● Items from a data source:

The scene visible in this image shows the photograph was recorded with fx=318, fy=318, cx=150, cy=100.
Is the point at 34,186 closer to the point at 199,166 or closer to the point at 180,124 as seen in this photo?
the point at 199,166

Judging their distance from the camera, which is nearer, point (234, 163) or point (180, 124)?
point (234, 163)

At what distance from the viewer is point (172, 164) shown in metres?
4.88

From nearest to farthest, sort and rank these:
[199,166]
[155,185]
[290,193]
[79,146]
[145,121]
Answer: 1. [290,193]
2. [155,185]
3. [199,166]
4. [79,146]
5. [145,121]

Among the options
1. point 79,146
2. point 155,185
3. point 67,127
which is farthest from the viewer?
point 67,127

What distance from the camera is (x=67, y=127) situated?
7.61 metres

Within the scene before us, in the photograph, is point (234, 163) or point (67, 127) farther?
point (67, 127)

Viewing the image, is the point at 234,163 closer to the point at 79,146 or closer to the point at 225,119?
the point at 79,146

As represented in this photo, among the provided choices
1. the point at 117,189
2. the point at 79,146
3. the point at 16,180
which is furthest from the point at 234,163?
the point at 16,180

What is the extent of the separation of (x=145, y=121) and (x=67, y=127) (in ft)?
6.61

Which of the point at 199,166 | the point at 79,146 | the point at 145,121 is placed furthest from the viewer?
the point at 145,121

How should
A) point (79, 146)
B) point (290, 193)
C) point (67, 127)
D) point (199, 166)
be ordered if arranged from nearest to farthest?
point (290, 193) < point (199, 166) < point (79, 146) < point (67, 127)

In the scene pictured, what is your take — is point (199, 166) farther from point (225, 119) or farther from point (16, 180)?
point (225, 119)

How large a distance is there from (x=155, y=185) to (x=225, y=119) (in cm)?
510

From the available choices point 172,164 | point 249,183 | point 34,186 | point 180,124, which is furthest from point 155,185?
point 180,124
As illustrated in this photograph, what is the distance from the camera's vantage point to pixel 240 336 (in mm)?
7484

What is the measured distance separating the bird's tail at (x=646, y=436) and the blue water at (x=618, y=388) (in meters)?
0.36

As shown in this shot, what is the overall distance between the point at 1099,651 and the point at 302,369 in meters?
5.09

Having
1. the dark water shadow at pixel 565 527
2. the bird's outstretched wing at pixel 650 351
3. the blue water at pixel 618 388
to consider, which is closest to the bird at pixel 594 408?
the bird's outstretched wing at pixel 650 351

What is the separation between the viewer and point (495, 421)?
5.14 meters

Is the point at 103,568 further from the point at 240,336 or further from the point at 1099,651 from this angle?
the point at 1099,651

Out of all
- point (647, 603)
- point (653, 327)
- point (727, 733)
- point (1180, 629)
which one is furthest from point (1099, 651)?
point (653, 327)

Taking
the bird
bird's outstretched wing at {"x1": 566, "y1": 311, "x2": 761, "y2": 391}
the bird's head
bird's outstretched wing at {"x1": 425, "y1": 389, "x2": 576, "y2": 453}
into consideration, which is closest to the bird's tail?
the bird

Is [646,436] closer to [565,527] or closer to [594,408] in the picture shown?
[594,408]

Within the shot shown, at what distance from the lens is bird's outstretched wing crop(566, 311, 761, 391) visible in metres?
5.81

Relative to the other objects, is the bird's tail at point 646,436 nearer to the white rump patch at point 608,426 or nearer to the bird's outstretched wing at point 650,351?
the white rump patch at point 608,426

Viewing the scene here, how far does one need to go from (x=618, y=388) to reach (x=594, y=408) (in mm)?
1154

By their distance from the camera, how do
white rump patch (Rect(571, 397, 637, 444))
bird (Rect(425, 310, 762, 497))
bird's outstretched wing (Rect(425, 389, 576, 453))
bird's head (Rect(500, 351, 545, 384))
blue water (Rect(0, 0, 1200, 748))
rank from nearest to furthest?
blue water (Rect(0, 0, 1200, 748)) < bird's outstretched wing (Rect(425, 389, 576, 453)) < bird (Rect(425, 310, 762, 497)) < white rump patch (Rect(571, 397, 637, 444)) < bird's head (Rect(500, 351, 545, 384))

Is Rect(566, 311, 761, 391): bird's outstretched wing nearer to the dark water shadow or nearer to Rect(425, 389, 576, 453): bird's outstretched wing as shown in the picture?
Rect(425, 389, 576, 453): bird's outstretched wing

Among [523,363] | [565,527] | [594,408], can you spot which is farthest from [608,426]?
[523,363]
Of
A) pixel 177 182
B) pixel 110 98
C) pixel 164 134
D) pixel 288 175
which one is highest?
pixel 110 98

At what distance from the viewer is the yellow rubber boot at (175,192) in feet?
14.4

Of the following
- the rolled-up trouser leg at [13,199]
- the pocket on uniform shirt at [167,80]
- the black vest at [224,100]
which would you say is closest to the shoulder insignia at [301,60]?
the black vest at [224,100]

● Goal of the exercise:
Write down the full listing again, exactly.

● Result of the task:
The scene visible in this image shows the photograph was recorded with fx=318, fy=318, cx=150, cy=100.
Is the point at 34,186 closer to the point at 199,166 or closer to the point at 180,124 as seen in this photo?
the point at 199,166

Judging their distance from the camera, which is nearer, point (234, 163) or point (180, 124)?
point (234, 163)

At what distance from the viewer is point (172, 164) shown in metres?
4.88

From nearest to farthest, sort and rank these:
[199,166]
[155,185]
[290,193]
[79,146]
[145,121]
Answer: 1. [290,193]
2. [155,185]
3. [199,166]
4. [79,146]
5. [145,121]

Among the options
1. point 79,146
2. point 155,185
3. point 67,127
which is farthest from the viewer?
point 67,127

What distance from the camera is (x=67, y=127) situated?
7.61 metres

Within the scene before us, in the photograph, is point (234, 163) or point (67, 127) farther?
point (67, 127)

Viewing the image, is the point at 234,163 closer to the point at 79,146 or closer to the point at 225,119?
the point at 79,146

As represented in this photo, among the provided choices
1. the point at 117,189
2. the point at 79,146
3. the point at 16,180
which is furthest from the point at 234,163?
the point at 16,180

What is the extent of the separation of (x=145, y=121) and (x=67, y=127) (in ft)?
6.61

Which of the point at 199,166 | the point at 79,146 | the point at 145,121 is placed furthest from the viewer?
the point at 145,121

How should
A) point (79, 146)
B) point (290, 193)
C) point (67, 127)
D) point (199, 166)
be ordered if arranged from nearest to farthest?
point (290, 193) < point (199, 166) < point (79, 146) < point (67, 127)

In the scene pictured, what is your take — is point (199, 166) farther from point (225, 119) or farther from point (16, 180)?
point (225, 119)

How large a distance is there from (x=155, y=185) to (x=225, y=119) (in cm)?
510

From the available choices point 172,164 | point 249,183 | point 34,186 | point 180,124, which is furthest from point 155,185?
point 180,124
As illustrated in this photograph, what is the distance from the camera's vantage point to pixel 240 336 (in mm)?
7484

What is the measured distance separating the bird's tail at (x=646, y=436) and the blue water at (x=618, y=388) (in meters)?
0.36

As shown in this shot, what is the overall distance between the point at 1099,651 and the point at 302,369 in meters?
5.09

Having
1. the dark water shadow at pixel 565 527
2. the bird's outstretched wing at pixel 650 351
3. the blue water at pixel 618 388
to consider, which is closest to the bird at pixel 594 408?
the bird's outstretched wing at pixel 650 351

What is the separation between the viewer and point (495, 421)?
5.14 meters

Is the point at 103,568 further from the point at 240,336 or further from the point at 1099,651 from this angle?
the point at 1099,651

Out of all
- point (647, 603)
- point (653, 327)
- point (727, 733)
- point (1180, 629)
which one is furthest from point (1099, 651)?
point (653, 327)

Taking
the bird
bird's outstretched wing at {"x1": 566, "y1": 311, "x2": 761, "y2": 391}
the bird's head
bird's outstretched wing at {"x1": 425, "y1": 389, "x2": 576, "y2": 453}
into consideration, which is closest to the bird's tail?
the bird

Is [646,436] closer to [565,527] or closer to [594,408] in the picture shown?
[594,408]

Within the shot shown, at what distance from the lens is bird's outstretched wing crop(566, 311, 761, 391) visible in metres?
5.81

Relative to the other objects, is the bird's tail at point 646,436 nearer to the white rump patch at point 608,426 or nearer to the bird's outstretched wing at point 650,351?
the white rump patch at point 608,426

Viewing the scene here, how far does one need to go from (x=618, y=388) to reach (x=594, y=408) (in mm)?
1154

By their distance from the camera, how do
white rump patch (Rect(571, 397, 637, 444))
bird (Rect(425, 310, 762, 497))
bird's outstretched wing (Rect(425, 389, 576, 453))
bird's head (Rect(500, 351, 545, 384))
blue water (Rect(0, 0, 1200, 748))
rank from nearest to furthest?
blue water (Rect(0, 0, 1200, 748)) < bird's outstretched wing (Rect(425, 389, 576, 453)) < bird (Rect(425, 310, 762, 497)) < white rump patch (Rect(571, 397, 637, 444)) < bird's head (Rect(500, 351, 545, 384))

Is Rect(566, 311, 761, 391): bird's outstretched wing nearer to the dark water shadow or nearer to Rect(425, 389, 576, 453): bird's outstretched wing as shown in the picture?
Rect(425, 389, 576, 453): bird's outstretched wing

Among [523,363] | [565,527] | [594,408], can you spot which is farthest from [608,426]?
[523,363]
Of
A) pixel 177 182
B) pixel 110 98
C) pixel 164 134
D) pixel 288 175
which one is highest?
pixel 110 98

At what distance from the viewer is the yellow rubber boot at (175,192) in feet?
14.4

Of the following
- the rolled-up trouser leg at [13,199]
- the pocket on uniform shirt at [167,80]
- the black vest at [224,100]
which would you say is closest to the shoulder insignia at [301,60]?
the black vest at [224,100]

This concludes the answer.